The experiment started with an introduction that explained the rules of the two tasks and gave the participants opportunity to practice. Subjects learned that there would be two rounds and that they would have to play a Sudoku and a Word Search in both rounds. In each round, subjects earned 6 points for each correctly filled Sudoku cell and lost 6 points for each cell filled with a wrong number to avoid random guessing. Subjects were not penalized for cells filled with multiple numbers.Footnote 14 They received 9 points for each word found in Word Search. In Word Search, only entire words could be marked and there was therefore no need to penalize random clicking. Subjects’ total points for each round were determined as the sum of their points in Sudoku and their points in Word Search. Negative total points were set to 0. One of the two rounds was randomly selected for payment at the end and the conversion rate was 1 euro per 11 points. In addition to this, there was a fixed show-up fee of 7 euros. The performance payments and the conversion rate were chosen based on the results of a pilot, such that subjects could earn approximately equal amounts on the two tasks and that the average payment was around 23 euros. The sessions lasted for approximately 1 hour and 45 minutes.

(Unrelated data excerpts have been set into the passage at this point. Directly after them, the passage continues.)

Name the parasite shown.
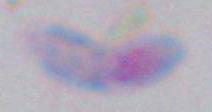

Toxoplasma gondii.

Summary:
  - Magnification: 1000x
  - Modality: photomicrograph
Assess the morphology of the erythrocytes.
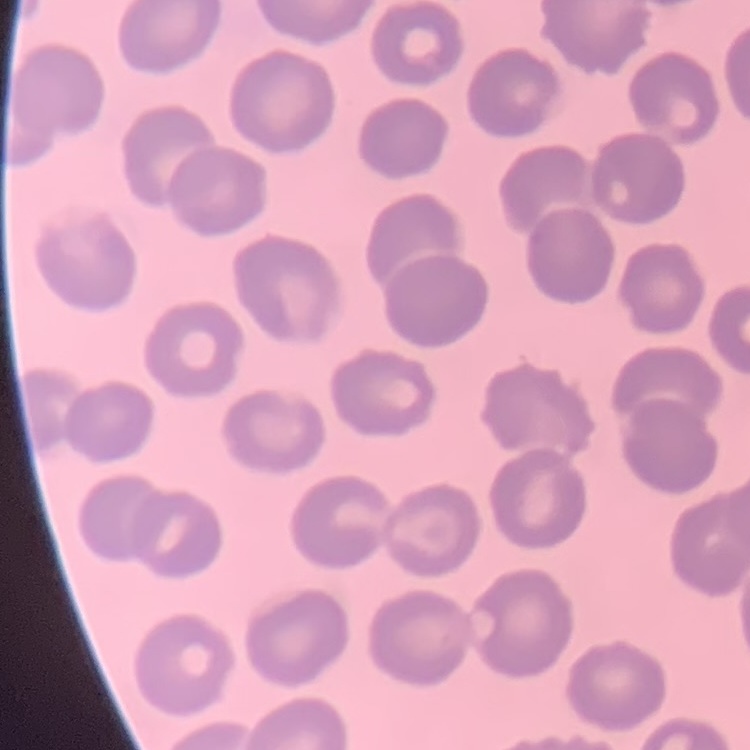
They show no rouleaux formation.

Stained with either Field's or Giemsa. Thin peripheral smear. Square crop of a larger photomicrograph.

The order of the tasks within each round was randomized, and the assignment of subjects to the three treatments in round 2 was random as well, so that each group consisted of approximately one third of the subjects in every session. The rules of the treatments were explained immediately before the start of the treatment. Subjects were not aware of the fact that not everyone was playing the same treatment as they did.
After both rounds were over, but before being informed about their payment, we elicited some background information such as gender, age, field of study, and nationality from the subjects through a questionnaire. Those who participated in Treatment Choice were also asked their reasons for (not) switching.
Our sample consists of 218 subjects from the ten regular sessions.Footnote 15 They are 22 years old on average and the majority of them is Dutch (73 percent). Approximately half of the sample consists of economics students (53 percent). The sample contains 11 censored observations from subjects who solved the entire Sudoku puzzle in the second round but not in the first.Footnote 16 As Sect. 3.1 explained, subjects were randomly assigned to three groups. Table 2 shows the number of observations per group and gender.Footnote 17 As we can see, there are between 30 and 43 subjects per cell.